Contribution of P62 to the Phenotype Transition of Coronary Arterial Myocytes from Mice Lacking CD38 Gene

Abstract

Recent studies have shown that CD38 gene deletion and associated lysosomal dysfunction impaired autophagic flux and thereby resulted in enhanced synthetic phenotype in mouse coronary arterial myocytes (CAMs). However, the mechanism is still unclear. Given the accumulation of p62 during autophagic flux failure and its main role in the regulation of cell proliferation and differentiation, we hypothesized that p62 mediates CD38 deficiency induced phenotype transition in CAMs. By Western blot and confocal microscopic analysis, we found that CAMs from CD38-/- mice markedly overexpressed vimentin as indicative marker for dedifferentiation, which was mimicked and enhanced by bafilomycin A1 (Baf). Baf and CD38 gene deletion significantly increased the proliferation rate of CAMs and reduced G2/M phase cell populations, namely, reduction of the G2-M arrest to allow cells to enter mitosis.
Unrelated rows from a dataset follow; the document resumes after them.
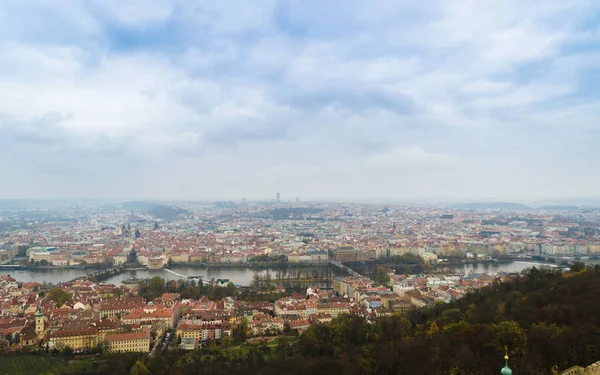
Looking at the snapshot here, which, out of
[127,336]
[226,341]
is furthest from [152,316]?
[226,341]

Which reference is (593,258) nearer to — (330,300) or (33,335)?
(330,300)

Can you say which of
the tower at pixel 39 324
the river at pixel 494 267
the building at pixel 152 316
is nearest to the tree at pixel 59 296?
the tower at pixel 39 324

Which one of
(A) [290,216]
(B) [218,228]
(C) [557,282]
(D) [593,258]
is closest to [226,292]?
(C) [557,282]

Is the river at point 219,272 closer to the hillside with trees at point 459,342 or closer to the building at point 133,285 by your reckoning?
the building at point 133,285

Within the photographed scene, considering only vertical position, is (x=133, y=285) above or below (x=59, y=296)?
below

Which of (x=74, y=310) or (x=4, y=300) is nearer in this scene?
(x=74, y=310)

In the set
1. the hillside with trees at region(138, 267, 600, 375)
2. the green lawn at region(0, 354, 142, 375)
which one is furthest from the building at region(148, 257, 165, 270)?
the hillside with trees at region(138, 267, 600, 375)

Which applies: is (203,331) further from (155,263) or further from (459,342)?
(155,263)
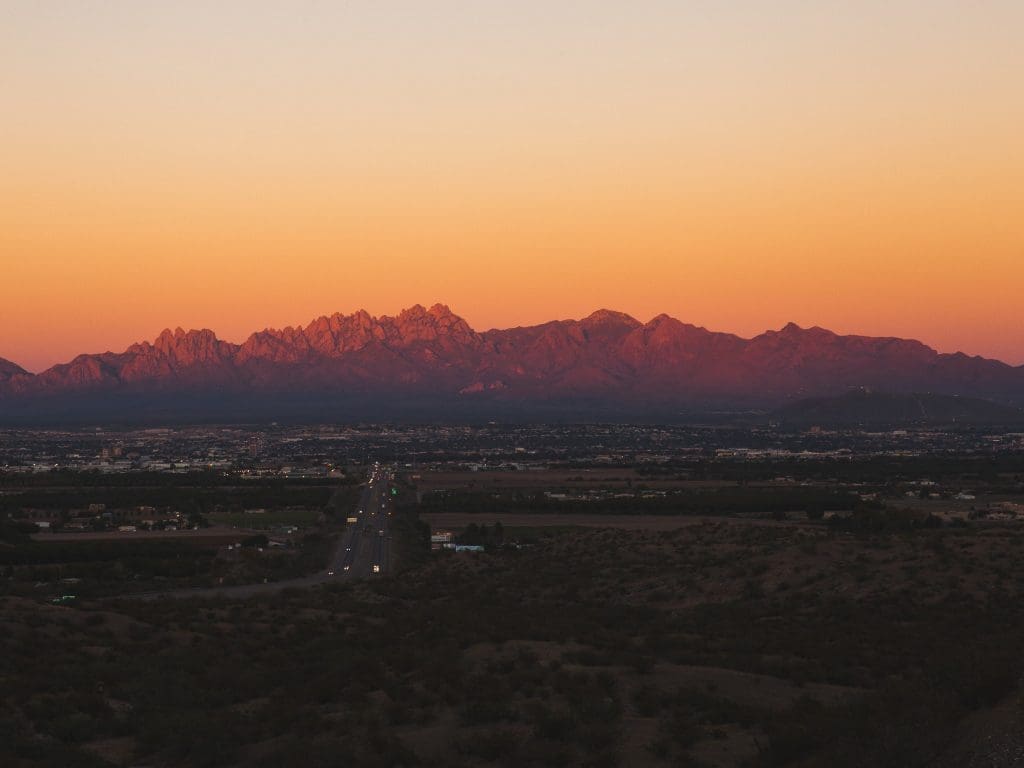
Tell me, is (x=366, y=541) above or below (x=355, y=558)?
below

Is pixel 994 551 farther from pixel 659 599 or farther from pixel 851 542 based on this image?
pixel 659 599

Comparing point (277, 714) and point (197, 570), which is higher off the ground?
point (277, 714)

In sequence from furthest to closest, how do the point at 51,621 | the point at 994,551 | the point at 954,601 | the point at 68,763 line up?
the point at 994,551 → the point at 954,601 → the point at 51,621 → the point at 68,763

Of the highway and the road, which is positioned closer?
the road

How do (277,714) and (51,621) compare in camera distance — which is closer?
Answer: (277,714)

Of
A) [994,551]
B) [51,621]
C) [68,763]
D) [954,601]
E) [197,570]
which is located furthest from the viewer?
[197,570]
All of these effects were significantly suppressed by p62 gene silencing. In addition, cyclin-dependent kinase 1 (Cdk1) was found significantly increased in CAMs with Baf treatment or CD38 gene deletion, which was markedly attenuated by p62 siRNA. In animal experiments, coronary arterial wall from CD38-/- mice or mice receiving chloroquine (4 mg/kg/d, ip), a lysosome inhibitor had large increase in p62, vimentin and CDK1. These results indicate that p62 accumulation due to lysosome dysfunction enhances a phenotype transition of CAMs to a dedifferentiation status, which is associated with inhibition of G2/M arrest and enhanced CDK1 expression. This phenotype change may promote CAMs to become more proliferative leading to atherogenesis (Supported by NIH grants HL057244, HL075316, HL091464 and HL122937).